Exercise brief
Keep only the lines of the material below that contain the word "nearest", and copy each one out. Matching is case-sensitive.

Raw records
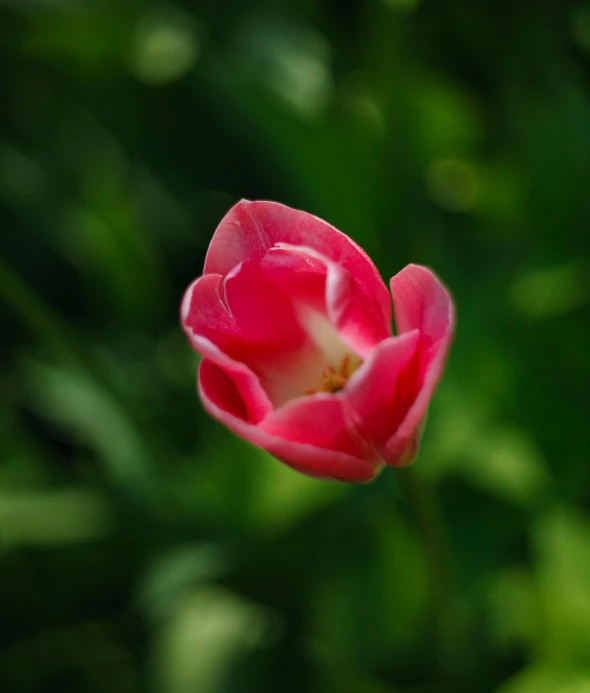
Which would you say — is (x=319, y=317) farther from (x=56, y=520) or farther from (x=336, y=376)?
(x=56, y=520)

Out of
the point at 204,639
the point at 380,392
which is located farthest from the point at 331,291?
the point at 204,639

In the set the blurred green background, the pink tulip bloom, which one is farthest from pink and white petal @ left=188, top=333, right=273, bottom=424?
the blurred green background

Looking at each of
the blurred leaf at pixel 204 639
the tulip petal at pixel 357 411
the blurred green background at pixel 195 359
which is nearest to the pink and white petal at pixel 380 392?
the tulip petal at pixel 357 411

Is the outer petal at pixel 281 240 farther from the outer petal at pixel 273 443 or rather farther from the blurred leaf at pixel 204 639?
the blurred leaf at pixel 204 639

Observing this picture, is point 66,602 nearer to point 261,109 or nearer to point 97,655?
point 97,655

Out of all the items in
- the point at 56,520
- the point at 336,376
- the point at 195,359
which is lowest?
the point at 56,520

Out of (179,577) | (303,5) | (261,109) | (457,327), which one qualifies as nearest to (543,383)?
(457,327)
...
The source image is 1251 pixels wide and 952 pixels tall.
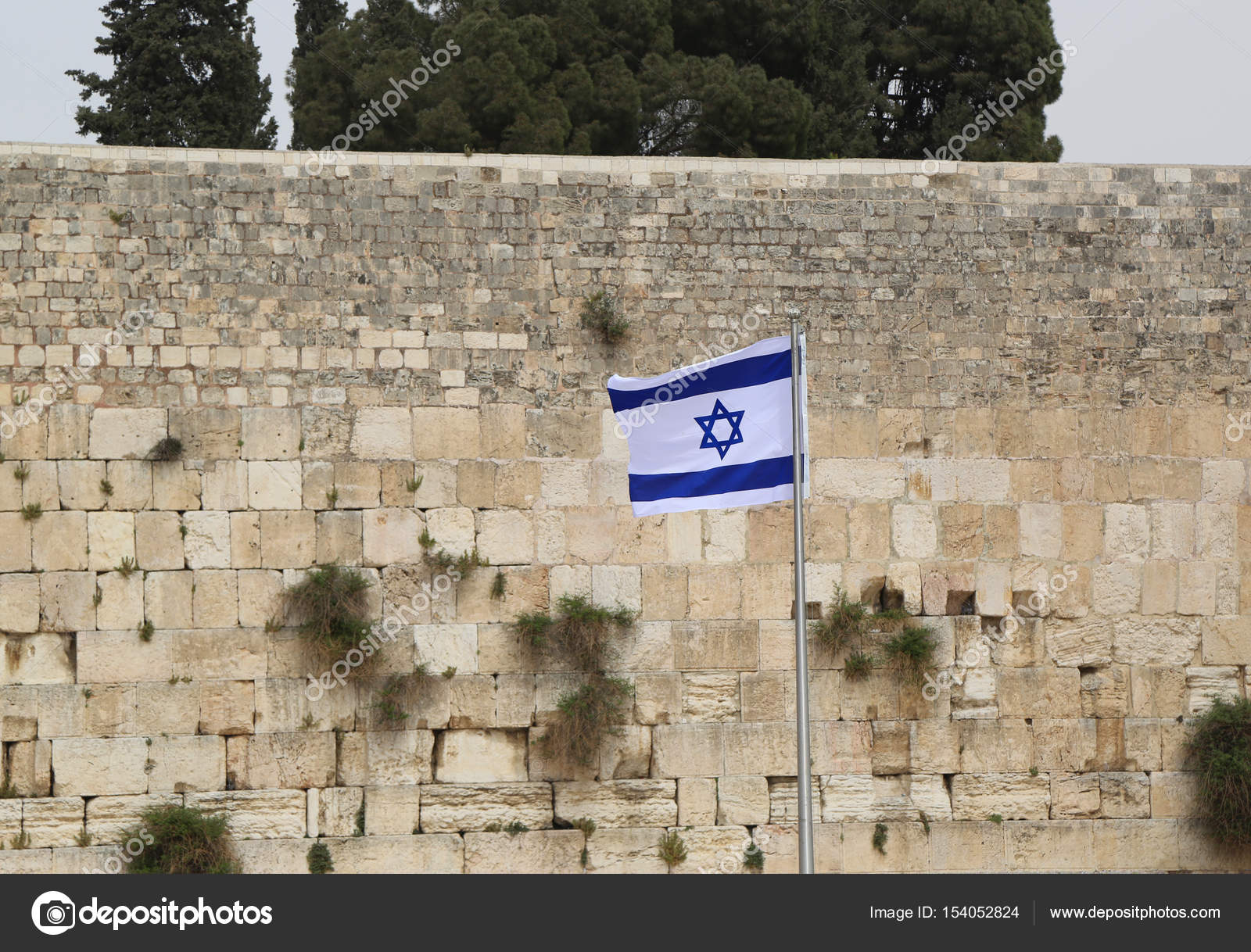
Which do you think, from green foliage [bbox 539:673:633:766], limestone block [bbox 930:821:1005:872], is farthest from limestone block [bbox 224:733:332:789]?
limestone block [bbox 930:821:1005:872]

Result of this task
which is nearest to the pink and white petal at pixel 380 392?
Out of (179,577) | (303,5) | (261,109) | (457,327), which one qualifies as nearest to (543,383)?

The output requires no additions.